Handmaker's Factory

The Beginner Knitter - The Public Knitting Club


Bouguereau Knitting Girl Joslyn Art Museum, Omaha, Nebraska

There is something personal about knitting your first scarf.  It is like writing the first draft of a book or producing a soufflé. It isn't something that you immediately want witnessed, especially as a beginner knitter. Whilst I have been casting my grandmother’s knitting spell: in there, wool round the needle, under and off, with regular abandon over the last weeks, keen to produce the right conditions for knitterly success, I have also been fairly secretive about knitting as my new passion. The commitment is still there, and the passion to really master a craft instead of constant dabbling, but I have been feeling exceptionally clumsy with the needles. My mother is a staggeringly good knitter and has always shocked me with the dexterity of her technique. The woman looks like she is playing a violin instead of knitting, her fingers flashing with incredible speed as the individual acts of taking up the yarn and making a stitch, morph into one fluid movement.
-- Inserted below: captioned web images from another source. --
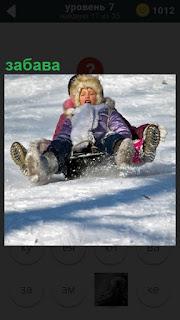 Зимой с горы на санках в качестве забавы катятся две девочки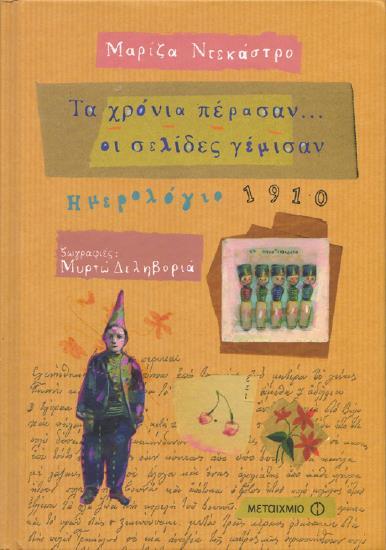 ta_xronia_perasan_oi_selides_gemisan_cover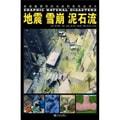 """绘画版""""愤怒的大自然""""系列丛书:地震、雪崩、泥石流"""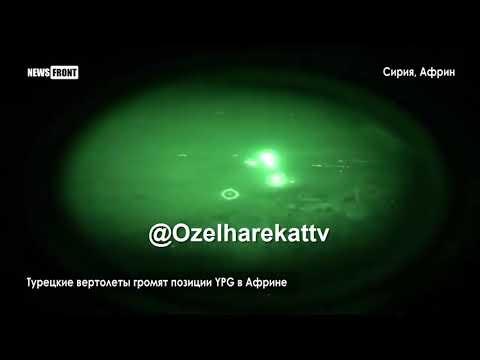 Турецкие вертолеты громят позиции курдов в Африне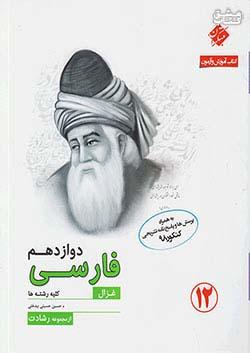 مبتکران فارسی 3 12 دوازدهم (متوسطه 2) رشادت غزال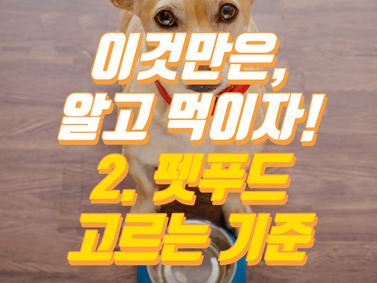 알파벳과 펫츄가 함께하는 반려동물 영양학 시리즈 - 2.펫푸드 고르는 기준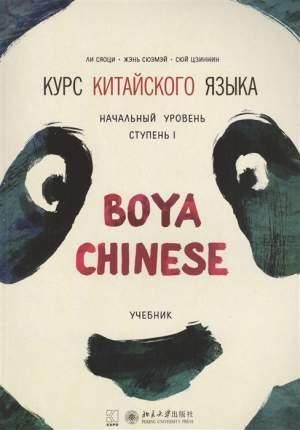 Курс китайского языка Boya Chinese, Начальный уровень, Ступень 1, Учебник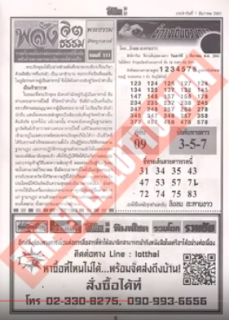 Thai Lottery First Paper Magazines For 01-12-2018 | Thailand Lottery Free Guidelines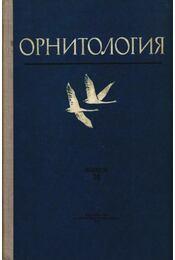 Ornitológia 14. (Орнитология 14.) - Régikönyvek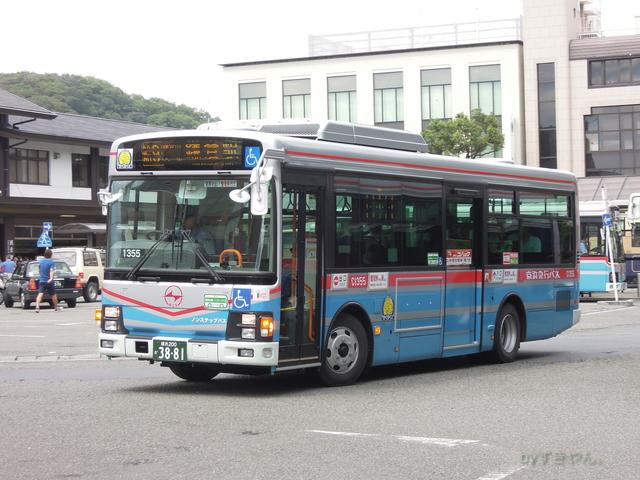 C1355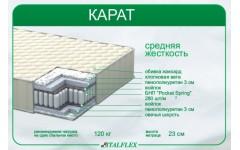 Качественный матрас Карат от украинских производителей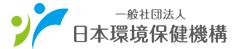 (一社)日本環境保健機構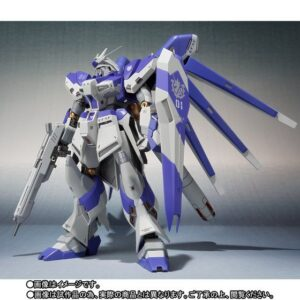 P-Bandai: METAL ROBOT Damashii (SIDE MS) hi-nu Gundam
Intimidated by this memory, I have been knitting carefully, indulging in a much less streamlined example of the knitter’s art. I had the idea that I would be shamelessly knitting on buses and in parks, sharing the knit with all and sundry, but this is naïve knitting, tentative, a little confused and very slow. Maybe you know what I mean? Several times I have asked myself, how hard can it be, this making of loops?

It’s pretty obvious that Bourgereau’s ‘Knitting Girl’ (above) was an accomplished knitter – for there she is, daringly resplendent, plying her needles in the daylight. It might seem that she is knitting something simple and homey, socks perhaps, but its my guess she was more of a lace and intarsia girl and any socks she made would be edged with something intricate. Take another look, she meets your gaze, no shying away and burying her face in a state of universal beginner knitters’consternation, rather, her countenance, her stance, are those of the public knitting club, of which, as yet, I am not a member. And a bit of frustration has crept in, for I am so keen to get better, to take my little bit of yarn from the realms of the garter stitch scarf to the lofty echelons of lace shawls, to leave this knitterly awkwardness behind me: to be able to work out replacement yarns, to read a pattern, to speak ‘knit’.

Or that’s how I began the week, slightly frustrated, slightly embarrassed, wishing I was somewhere else, someone else – an advanced knitter, a 2013 ‘Knitting Girl’. My project was of course, the classic beginner’s scarf, in garter stitch of course. I will get better, I told myself determinedly, I will, I will. I found a bundle of knitting needles in a charity shop, and invested in a ball of the hand painted Japanese yarn, Noro, believing that if I really loved the yarn, then I would surely be able to finish it. I found it online and was intrigued by its self striping qualities, which knit into such a subtle and interesting cornucopia of patterns and colours. When it arrived in the mail, I sat for ages just stroking it, as if it where a cat, recumbent in my lap. Then I intentionally identified a whole afternoon in my diary for starting to knit with it. For seasoned knitters – and by that, I mean knitters who have moved beyond a basic scarf grooved with garter stitch - the high of producing a length of soft and wearable fabric from string and sticks is likely to be soon forgotten. It is a place that is difficult to return to and one not usually heralded in the pages of a knitting magazine. It is also considered as a given that we will want to race through our garter stitch scarf lengths as quickly as possible, seeing them merely as markers on the way to something more intricate. We are mostly convinced that because there is so much to knit, and so little time, we need to knit fast, learn fast and fairly gallop through the rigours of first scarf construction.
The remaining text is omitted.